The Frank Rizzo statue may still be standing, but the cop who became mayor might be a little surprised by his neighbor, a 12-foot-tall sculpture of an Afro Pick with a "Black Power"-style raised fist at its end.
The sculpture was installed as part of Monument Lab, a Philadelphia art festival that is installing new public art installations around the city while inviting residents to participate in discussions about the significance and purpose behind monuments around the city.
The Afro pick statue is titled ''All Power to All People" and is by artist Hank Willis Thomas. It was installed on Thomas Paine Plaza Tuesday night as a 'prototype monument' and had already kicked up a whirlwind of interest from the public by Wednesday morning, the day the project launched.
Many cheered the Afro pick as a symbol of defiance against Rizzo, the former mayor and police commissioner who was criticized for his conduct toward the black community and whose monument stands about 100 feet from the pick.

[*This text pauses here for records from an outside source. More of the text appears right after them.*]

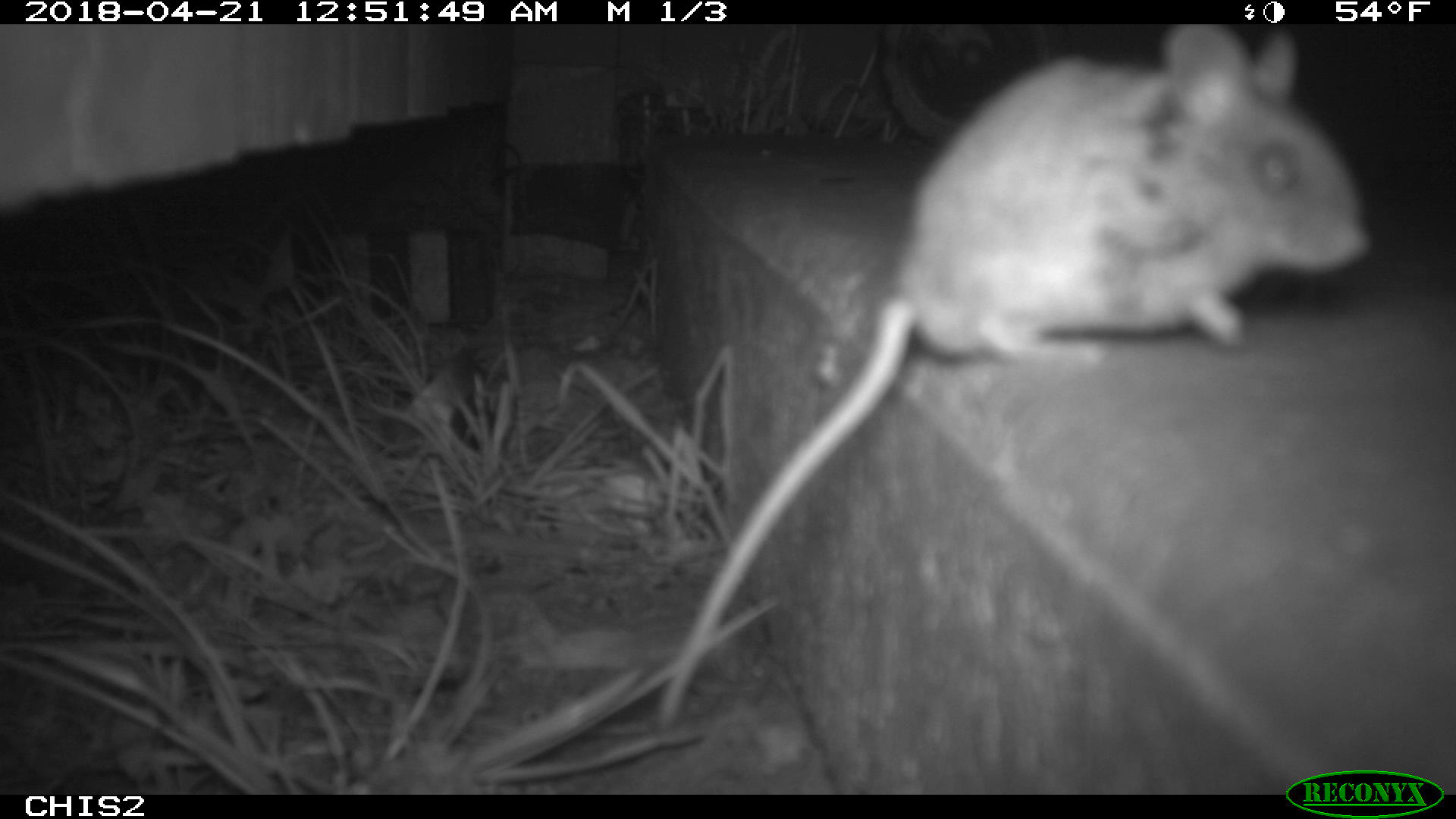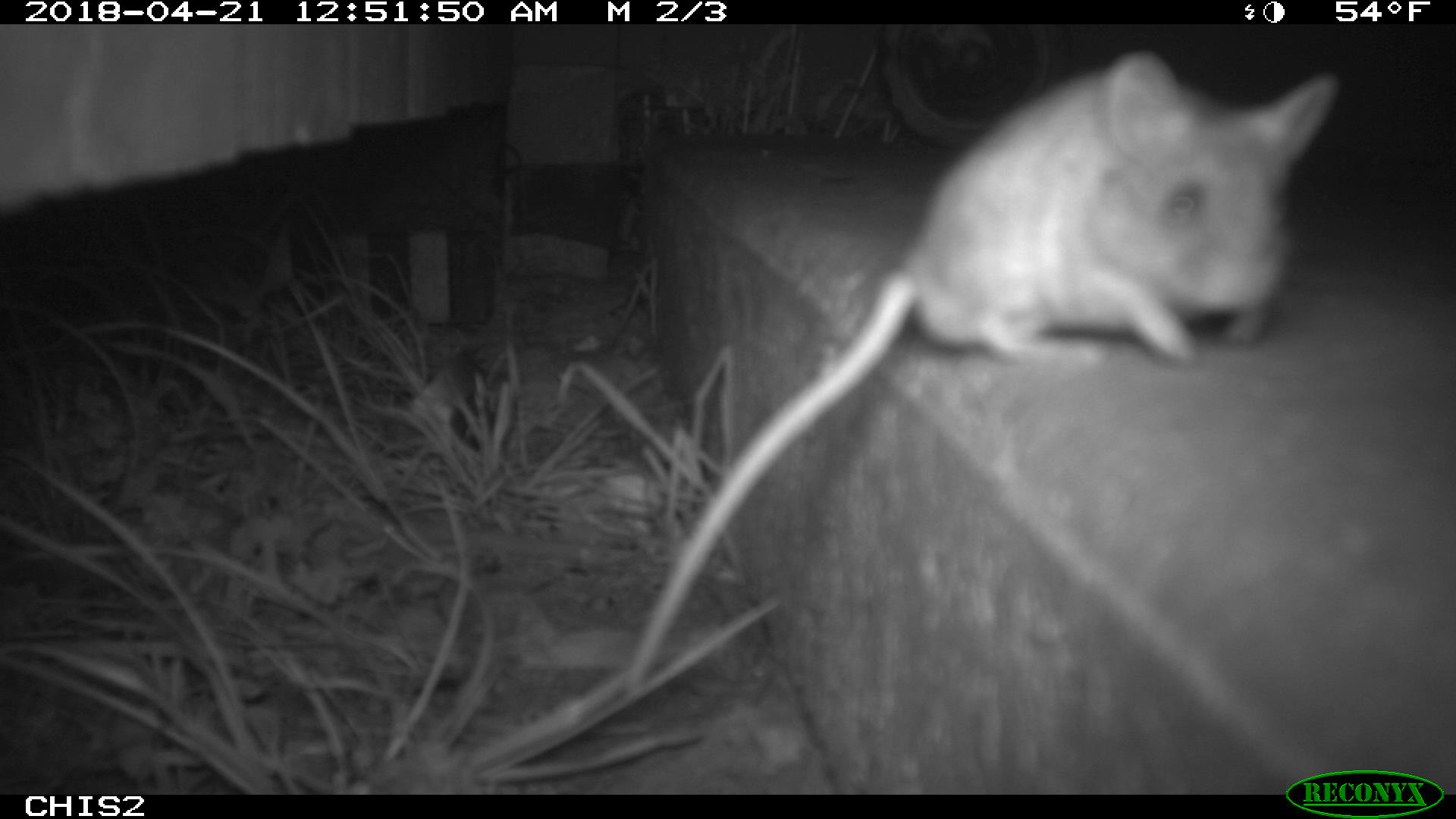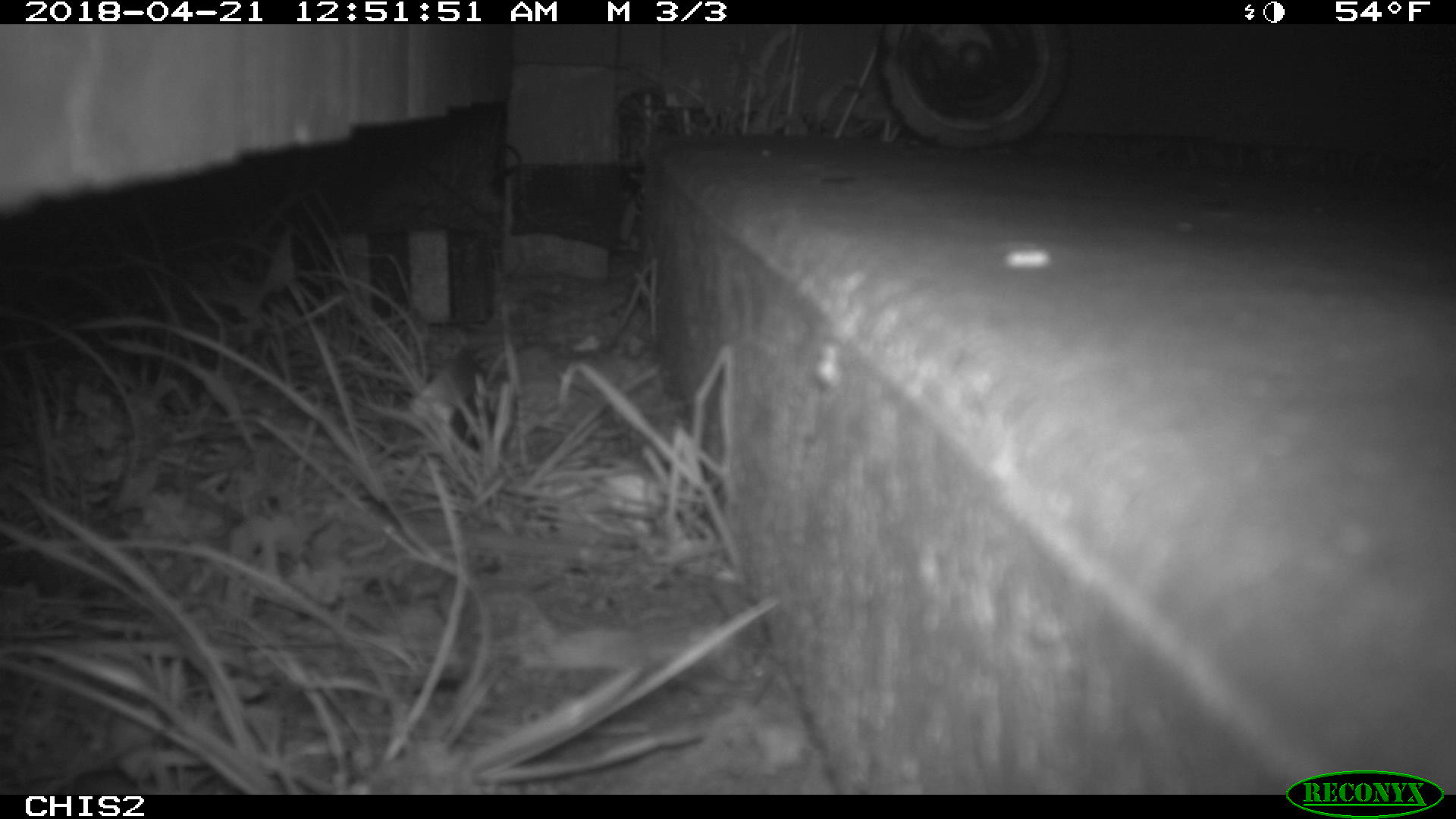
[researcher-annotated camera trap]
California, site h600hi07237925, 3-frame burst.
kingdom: Animalia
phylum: Chordata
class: Mammalia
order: Rodentia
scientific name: Rodentia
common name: rodent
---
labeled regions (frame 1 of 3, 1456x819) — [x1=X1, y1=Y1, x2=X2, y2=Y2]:
rodent: [x1=648, y1=23, x2=1374, y2=729]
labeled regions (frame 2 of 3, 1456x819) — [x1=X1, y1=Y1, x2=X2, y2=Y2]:
rodent: [x1=620, y1=52, x2=1338, y2=695]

Since a wave of outrage over statues hit the country after a massive alt-right and white supremacist rally in Charlottesville around a Civil War statue, the Rizzo statue has become a target in Philly, with various individuals egging it and spray painting it, leading to it being fenced off and detailed with police officers for protection.
City Council on Thursday is expected to hear public requests that the statue to Rizzo be removed from the front of the Municipal Services Building, where it stands across the street from City Hall.

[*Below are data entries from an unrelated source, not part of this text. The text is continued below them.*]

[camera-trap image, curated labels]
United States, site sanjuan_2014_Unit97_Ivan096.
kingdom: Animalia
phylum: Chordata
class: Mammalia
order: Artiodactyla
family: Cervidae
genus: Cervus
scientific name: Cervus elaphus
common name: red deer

But not everyone loved the Afro pick.
Elizabeth Wellington wrote for the Inquirer that the sculpture is "a letdown," as its placement appeared to her to be subordinating the pick to Rizzo.

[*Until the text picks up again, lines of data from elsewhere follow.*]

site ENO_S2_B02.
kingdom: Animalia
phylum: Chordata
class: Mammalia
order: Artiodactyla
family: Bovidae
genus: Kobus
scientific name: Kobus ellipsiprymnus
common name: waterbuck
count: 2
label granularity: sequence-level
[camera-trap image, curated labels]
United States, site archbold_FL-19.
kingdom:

"The statue of Rizzo remains like a God to those who worship him and a menace those who fear him. The sculpture of the pick ... appears small and afraid," she wrote.
Monument Lab, sponsored by the Mural Arts Program, will be holding a citywide conversation from Sept. 16 to Nov. 19 about the nature of monuments.
Public art installations around Philadelphia as part of Monument Lab include projects in Malcolm X Park, in Washington, Logan, Franklin and Rittenhouse squares, and all around Center City.